Benchmark methodology
How Forest builds peer cohorts by industry and size and computes a stable, traceable comparison average.
Last updated June 1, 2026
Benchmarking only helps if the comparison is fair. Forest builds peer cohorts deliberately so that your Industry Score reflects organizations facing conditions like yours, not an arbitrary cross-section of every program in the data.
How cohorts are built
Forest groups organizations by industry and by size band. Industry matters because regulatory pressure and threat profile differ sharply across sectors. Size matters because a small team and a large enterprise operate under different resourcing and complexity, and comparing across that line distorts the result.

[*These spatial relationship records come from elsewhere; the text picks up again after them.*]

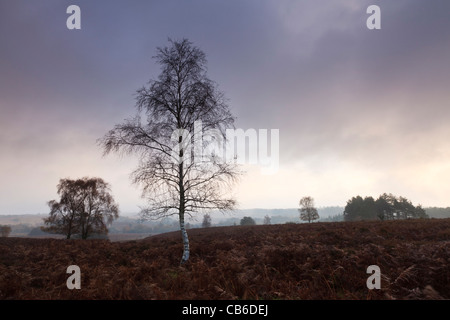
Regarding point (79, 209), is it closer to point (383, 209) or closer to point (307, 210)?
point (307, 210)

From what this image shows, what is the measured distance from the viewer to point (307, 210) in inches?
2384

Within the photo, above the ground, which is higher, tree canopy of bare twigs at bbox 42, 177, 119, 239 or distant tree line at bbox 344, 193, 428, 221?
tree canopy of bare twigs at bbox 42, 177, 119, 239

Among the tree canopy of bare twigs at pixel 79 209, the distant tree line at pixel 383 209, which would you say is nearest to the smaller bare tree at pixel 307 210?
the distant tree line at pixel 383 209

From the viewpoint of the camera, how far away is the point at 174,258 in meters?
9.65

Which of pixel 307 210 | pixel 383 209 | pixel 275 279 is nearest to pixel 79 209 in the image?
pixel 275 279

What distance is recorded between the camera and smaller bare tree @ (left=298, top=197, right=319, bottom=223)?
5928cm

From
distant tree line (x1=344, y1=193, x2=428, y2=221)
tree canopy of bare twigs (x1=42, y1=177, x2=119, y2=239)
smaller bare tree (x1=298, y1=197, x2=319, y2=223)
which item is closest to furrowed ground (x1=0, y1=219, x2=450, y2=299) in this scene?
tree canopy of bare twigs (x1=42, y1=177, x2=119, y2=239)

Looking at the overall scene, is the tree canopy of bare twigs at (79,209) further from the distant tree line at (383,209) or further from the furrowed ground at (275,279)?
the distant tree line at (383,209)

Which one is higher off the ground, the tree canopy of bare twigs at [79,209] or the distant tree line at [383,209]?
the tree canopy of bare twigs at [79,209]

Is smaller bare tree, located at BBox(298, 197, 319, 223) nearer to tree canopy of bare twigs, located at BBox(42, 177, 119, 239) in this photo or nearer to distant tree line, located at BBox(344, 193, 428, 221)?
distant tree line, located at BBox(344, 193, 428, 221)

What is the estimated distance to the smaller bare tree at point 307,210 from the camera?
5928 centimetres
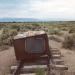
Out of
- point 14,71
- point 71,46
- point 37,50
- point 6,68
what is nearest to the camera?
point 14,71

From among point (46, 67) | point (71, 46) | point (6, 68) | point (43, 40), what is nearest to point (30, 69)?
point (46, 67)

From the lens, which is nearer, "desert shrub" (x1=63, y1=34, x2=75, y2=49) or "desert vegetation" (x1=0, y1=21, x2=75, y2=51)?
"desert shrub" (x1=63, y1=34, x2=75, y2=49)

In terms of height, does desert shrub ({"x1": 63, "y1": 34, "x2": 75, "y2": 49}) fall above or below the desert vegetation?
above

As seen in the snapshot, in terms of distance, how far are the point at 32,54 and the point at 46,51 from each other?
0.78 m

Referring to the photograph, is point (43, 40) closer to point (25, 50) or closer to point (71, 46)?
point (25, 50)

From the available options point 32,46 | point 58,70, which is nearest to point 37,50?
point 32,46

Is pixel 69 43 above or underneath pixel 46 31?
above

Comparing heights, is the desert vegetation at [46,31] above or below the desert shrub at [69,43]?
below

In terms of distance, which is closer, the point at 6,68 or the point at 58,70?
the point at 58,70

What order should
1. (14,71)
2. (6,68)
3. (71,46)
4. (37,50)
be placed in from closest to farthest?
(14,71) → (6,68) → (37,50) → (71,46)

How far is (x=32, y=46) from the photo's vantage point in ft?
41.8

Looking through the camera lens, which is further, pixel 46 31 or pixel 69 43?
pixel 46 31

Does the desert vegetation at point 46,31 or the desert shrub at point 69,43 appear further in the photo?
the desert vegetation at point 46,31

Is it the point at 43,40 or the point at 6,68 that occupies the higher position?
the point at 43,40
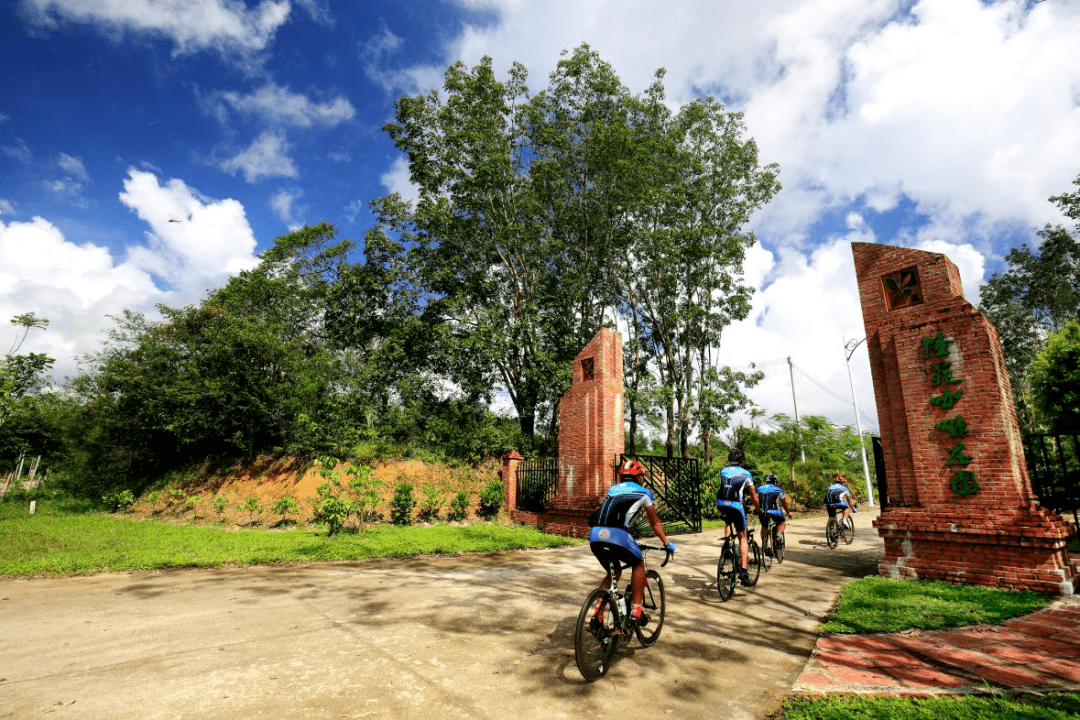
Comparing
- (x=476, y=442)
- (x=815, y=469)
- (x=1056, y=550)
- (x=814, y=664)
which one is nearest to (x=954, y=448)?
(x=1056, y=550)

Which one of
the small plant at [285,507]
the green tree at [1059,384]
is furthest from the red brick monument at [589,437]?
the green tree at [1059,384]

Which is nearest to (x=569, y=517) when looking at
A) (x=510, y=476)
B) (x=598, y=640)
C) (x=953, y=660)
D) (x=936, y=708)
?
(x=510, y=476)

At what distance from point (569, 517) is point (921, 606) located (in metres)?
8.04

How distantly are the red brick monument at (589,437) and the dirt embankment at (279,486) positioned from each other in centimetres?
410

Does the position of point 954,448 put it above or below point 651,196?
below

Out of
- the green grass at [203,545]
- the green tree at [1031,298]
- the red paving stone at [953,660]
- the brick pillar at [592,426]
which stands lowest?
the green grass at [203,545]

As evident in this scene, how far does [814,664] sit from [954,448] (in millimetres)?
4836

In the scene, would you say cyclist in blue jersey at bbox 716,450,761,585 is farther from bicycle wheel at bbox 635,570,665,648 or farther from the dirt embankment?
the dirt embankment

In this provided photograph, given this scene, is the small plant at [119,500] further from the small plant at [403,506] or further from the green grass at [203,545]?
the small plant at [403,506]

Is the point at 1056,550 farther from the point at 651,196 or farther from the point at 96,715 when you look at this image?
the point at 651,196

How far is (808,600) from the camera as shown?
618 cm

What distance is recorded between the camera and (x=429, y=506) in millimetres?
14555

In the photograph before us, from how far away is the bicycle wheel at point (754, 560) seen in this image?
694cm

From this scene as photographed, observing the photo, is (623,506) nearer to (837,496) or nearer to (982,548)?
(982,548)
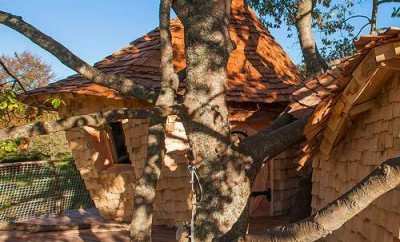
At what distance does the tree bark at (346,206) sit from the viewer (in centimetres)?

Within a cohort, the Forest Intelligence Service computes an average that serves as the comparison baseline. Because FIS is deterministic, the same cohort and the same inputs always produce the same benchmark, and every comparison can be traced back to the values that formed it.
How to read the result
Your standing is expressed as a comparison against the cohort average. The difference is a peer delta, a performance difference rather than a deficiency in your program. Use it to find where you lead or trail relative to similar organizations, then decide whether that position is acceptable given your own targets.
Cohort comparisons describe the group, not any individual member. You cannot infer a specific peer's posture from the average, by design.
Why it matters
A well-constructed cohort tells you whether a low score reflects your program or your sector. The privacy controls that make cohort participation safe are covered in peer comparison privacy.